* [Texto proporcionado]
______

San José de las Lajas/La noche avanza con una lentitud que a Mayda le desespera. Desde las seis de la tarde su pequeña vivienda de la Avenida 42, en San José de las Lajas (Mayabeque), queda sumida en una oscuridad espesa que convierte cada rincón en terreno fértil para los mosquitos. En el interior se distinguen unas pocas formas: un cubo para almacenar agua, una cama y un sillón quedan apenas iluminados por el resplandor que entra desde una cercana vivienda con generador propio.
Mayda dedicó 25 años al Ministerio de Educación, pero su chequera no le permite comprar una lámpara recargable, mucho menos una planta de generación eléctrica. Con suerte consigue una vela en el mercado informal por menos de 100 pesos. “Si quiero coger un poquito de luz tengo que sentarme casi en la acera y esperar que pase un carro”. Bajo la luz de esos esporádicos faros realiza algunas tareas.
“A veces me llevo el plato para allá afuera para, al menos, no comer en la oscuridad”, cuenta a 14ymedio mientras se espanta los insectos de sus piernas con una toalla desgastada. “Cada familia trata de alumbrarse como puede y al menos a mí me llega algo de esa casa que tienen planta y un bombillo en el portal”.
“Los que dejan la puerta abierta pasan la noche a la expectativa de ladrones y de mosquitos. Los demás se encierran con miedo”

______

* [Líneas proporcionadas]

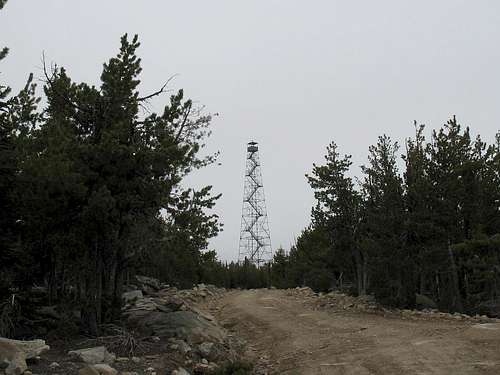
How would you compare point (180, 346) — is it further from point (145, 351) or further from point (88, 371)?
point (88, 371)

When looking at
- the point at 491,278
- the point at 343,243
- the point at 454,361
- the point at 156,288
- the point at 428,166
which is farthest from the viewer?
the point at 156,288

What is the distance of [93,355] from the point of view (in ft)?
28.5

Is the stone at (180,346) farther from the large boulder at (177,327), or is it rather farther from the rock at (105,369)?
the rock at (105,369)

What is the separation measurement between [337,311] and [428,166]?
→ 6.35 metres

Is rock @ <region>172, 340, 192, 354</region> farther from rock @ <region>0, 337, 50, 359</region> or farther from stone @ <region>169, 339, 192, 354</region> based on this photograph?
rock @ <region>0, 337, 50, 359</region>

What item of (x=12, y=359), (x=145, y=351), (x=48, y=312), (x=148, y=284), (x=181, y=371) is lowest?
(x=181, y=371)

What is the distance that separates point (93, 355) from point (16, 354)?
128 cm

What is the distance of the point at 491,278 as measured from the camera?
1759 cm

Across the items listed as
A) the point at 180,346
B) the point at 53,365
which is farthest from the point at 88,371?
the point at 180,346

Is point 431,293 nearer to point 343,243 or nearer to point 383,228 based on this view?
point 343,243

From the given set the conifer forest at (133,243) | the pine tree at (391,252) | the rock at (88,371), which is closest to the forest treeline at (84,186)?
the conifer forest at (133,243)

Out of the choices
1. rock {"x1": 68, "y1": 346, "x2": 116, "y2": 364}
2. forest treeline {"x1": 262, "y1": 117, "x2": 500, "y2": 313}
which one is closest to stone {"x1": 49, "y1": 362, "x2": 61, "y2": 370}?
rock {"x1": 68, "y1": 346, "x2": 116, "y2": 364}

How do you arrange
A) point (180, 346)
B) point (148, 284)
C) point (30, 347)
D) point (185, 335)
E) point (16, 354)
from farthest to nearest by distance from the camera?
point (148, 284) → point (185, 335) → point (180, 346) → point (30, 347) → point (16, 354)

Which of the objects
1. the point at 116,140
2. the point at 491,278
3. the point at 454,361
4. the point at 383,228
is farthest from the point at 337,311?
the point at 116,140
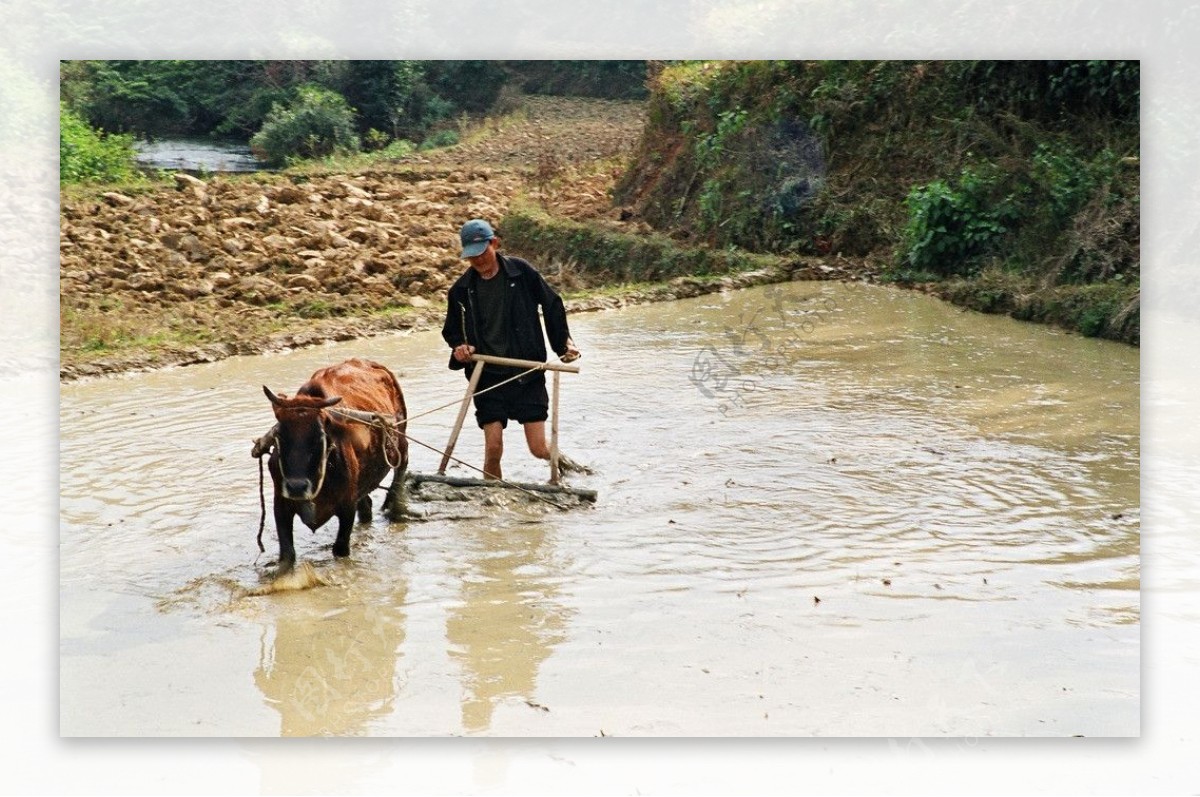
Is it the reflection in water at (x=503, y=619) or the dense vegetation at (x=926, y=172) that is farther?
the dense vegetation at (x=926, y=172)

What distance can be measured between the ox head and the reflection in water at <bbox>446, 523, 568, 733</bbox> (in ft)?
2.42

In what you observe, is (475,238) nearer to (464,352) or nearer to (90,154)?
(464,352)

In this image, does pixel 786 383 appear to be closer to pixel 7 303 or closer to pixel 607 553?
pixel 607 553

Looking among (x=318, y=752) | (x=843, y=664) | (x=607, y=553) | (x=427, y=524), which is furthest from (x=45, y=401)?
(x=843, y=664)

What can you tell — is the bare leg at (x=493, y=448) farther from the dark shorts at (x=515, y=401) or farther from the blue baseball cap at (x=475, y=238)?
the blue baseball cap at (x=475, y=238)

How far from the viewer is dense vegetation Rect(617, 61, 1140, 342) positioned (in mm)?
9148

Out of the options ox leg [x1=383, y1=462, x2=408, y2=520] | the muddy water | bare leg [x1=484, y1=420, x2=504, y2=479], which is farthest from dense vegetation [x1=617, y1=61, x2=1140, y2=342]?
ox leg [x1=383, y1=462, x2=408, y2=520]

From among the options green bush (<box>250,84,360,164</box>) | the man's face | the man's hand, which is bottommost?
the man's hand

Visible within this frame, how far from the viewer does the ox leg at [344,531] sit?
543 cm

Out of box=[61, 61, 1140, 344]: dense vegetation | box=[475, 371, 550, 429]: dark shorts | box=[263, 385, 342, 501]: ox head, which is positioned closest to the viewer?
box=[263, 385, 342, 501]: ox head

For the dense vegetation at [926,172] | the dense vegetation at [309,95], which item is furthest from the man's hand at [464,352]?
the dense vegetation at [926,172]

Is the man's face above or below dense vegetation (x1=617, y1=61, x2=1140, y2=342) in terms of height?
below

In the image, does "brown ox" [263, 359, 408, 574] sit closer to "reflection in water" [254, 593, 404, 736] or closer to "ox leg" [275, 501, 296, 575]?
"ox leg" [275, 501, 296, 575]

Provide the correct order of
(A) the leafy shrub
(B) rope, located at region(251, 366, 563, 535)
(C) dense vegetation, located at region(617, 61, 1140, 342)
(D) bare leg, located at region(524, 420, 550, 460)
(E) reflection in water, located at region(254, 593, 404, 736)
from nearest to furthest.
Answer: (E) reflection in water, located at region(254, 593, 404, 736), (B) rope, located at region(251, 366, 563, 535), (D) bare leg, located at region(524, 420, 550, 460), (C) dense vegetation, located at region(617, 61, 1140, 342), (A) the leafy shrub
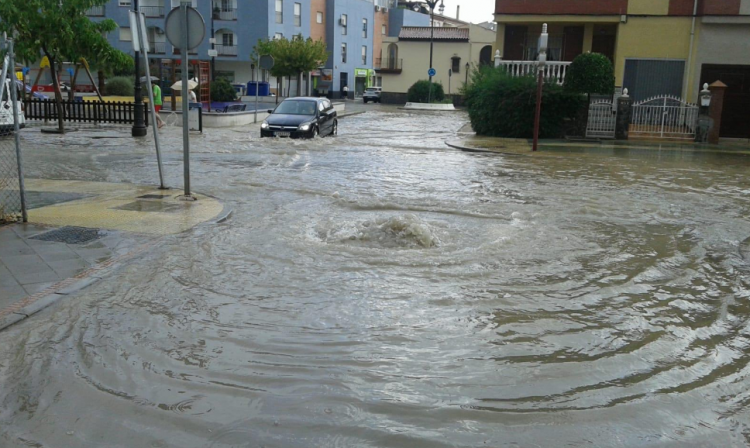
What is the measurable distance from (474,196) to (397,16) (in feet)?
258

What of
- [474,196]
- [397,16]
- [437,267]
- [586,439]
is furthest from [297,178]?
[397,16]

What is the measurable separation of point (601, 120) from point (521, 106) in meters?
2.85

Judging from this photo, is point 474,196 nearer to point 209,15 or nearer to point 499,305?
point 499,305

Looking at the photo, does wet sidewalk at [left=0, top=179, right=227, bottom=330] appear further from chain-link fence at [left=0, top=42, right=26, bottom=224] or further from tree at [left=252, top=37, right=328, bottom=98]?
tree at [left=252, top=37, right=328, bottom=98]

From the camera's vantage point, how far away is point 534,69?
2752 centimetres

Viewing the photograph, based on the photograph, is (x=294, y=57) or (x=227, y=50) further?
(x=227, y=50)

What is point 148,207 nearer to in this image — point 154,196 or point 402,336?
point 154,196

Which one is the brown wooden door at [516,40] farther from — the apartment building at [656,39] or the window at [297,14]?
the window at [297,14]

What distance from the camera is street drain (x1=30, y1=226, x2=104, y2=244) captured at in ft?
26.8

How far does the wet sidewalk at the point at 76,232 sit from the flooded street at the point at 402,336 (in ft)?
0.91

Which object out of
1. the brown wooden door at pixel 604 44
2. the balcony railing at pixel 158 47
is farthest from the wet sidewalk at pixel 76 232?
the balcony railing at pixel 158 47

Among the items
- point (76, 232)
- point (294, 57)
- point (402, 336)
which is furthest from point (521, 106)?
point (294, 57)

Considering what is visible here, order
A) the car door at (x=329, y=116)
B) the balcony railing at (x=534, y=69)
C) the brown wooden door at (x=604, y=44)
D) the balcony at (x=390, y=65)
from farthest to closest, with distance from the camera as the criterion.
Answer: the balcony at (x=390, y=65)
the brown wooden door at (x=604, y=44)
the balcony railing at (x=534, y=69)
the car door at (x=329, y=116)

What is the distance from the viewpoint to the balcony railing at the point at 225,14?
61375 millimetres
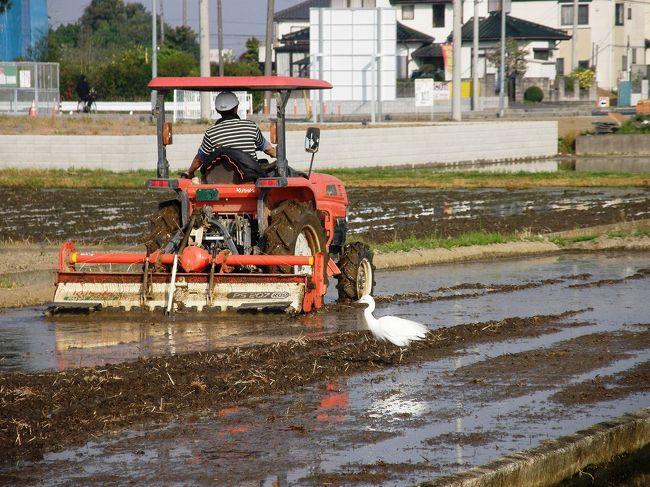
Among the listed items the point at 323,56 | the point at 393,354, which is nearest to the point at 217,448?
the point at 393,354

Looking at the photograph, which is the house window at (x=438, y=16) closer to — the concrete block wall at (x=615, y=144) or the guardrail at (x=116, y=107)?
the guardrail at (x=116, y=107)

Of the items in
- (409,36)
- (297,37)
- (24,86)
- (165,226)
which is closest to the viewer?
(165,226)

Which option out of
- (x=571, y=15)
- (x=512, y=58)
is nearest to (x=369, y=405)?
(x=512, y=58)

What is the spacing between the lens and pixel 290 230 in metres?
11.4

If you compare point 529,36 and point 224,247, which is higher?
point 529,36

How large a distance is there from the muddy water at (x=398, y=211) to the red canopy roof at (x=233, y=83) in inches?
247

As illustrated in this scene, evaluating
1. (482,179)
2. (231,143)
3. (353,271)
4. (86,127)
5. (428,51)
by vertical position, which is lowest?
(353,271)

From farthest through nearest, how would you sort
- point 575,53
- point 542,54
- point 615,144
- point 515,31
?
point 542,54 → point 575,53 → point 515,31 → point 615,144

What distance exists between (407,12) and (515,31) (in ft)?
34.6

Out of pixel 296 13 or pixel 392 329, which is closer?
pixel 392 329

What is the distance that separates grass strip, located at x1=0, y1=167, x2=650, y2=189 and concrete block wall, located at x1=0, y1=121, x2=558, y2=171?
429mm

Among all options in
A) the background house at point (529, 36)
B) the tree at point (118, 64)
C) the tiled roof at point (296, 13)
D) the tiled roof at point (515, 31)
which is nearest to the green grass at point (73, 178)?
the tree at point (118, 64)

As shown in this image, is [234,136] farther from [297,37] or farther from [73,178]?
[297,37]

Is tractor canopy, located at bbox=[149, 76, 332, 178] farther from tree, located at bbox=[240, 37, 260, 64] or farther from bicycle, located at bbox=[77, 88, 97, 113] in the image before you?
tree, located at bbox=[240, 37, 260, 64]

______

* [Lo que harás]
#1 Indica si cada afirmación coincide con el texto proporcionado y responde sí o no, citando literalmente las palabras del texto que lo deciden. (a) Mayda trabajó 25 años para el Ministerio de Educación. (b) Mayda tiene una lámpara recargable. (c) La vivienda de Mayda queda a oscuras desde las ocho de la noche.
#2 Traduce al inglés esta oración del texto proporcionado: "Con suerte consigue una vela en el mercado informal por menos de 100 pesos."

* [Respuestas por número]
#1
(a) Sí: "Mayda dedicó 25 años al Ministerio de Educación".
(b) No: "su chequera no le permite comprar una lámpara recargable".
(c) No: "Desde las seis de la tarde su pequeña vivienda de la Avenida 42, en San José de las Lajas (Mayabeque), queda sumida en una oscuridad espesa".

#2 With luck, she gets a candle on the informal market for less than 100 pesos.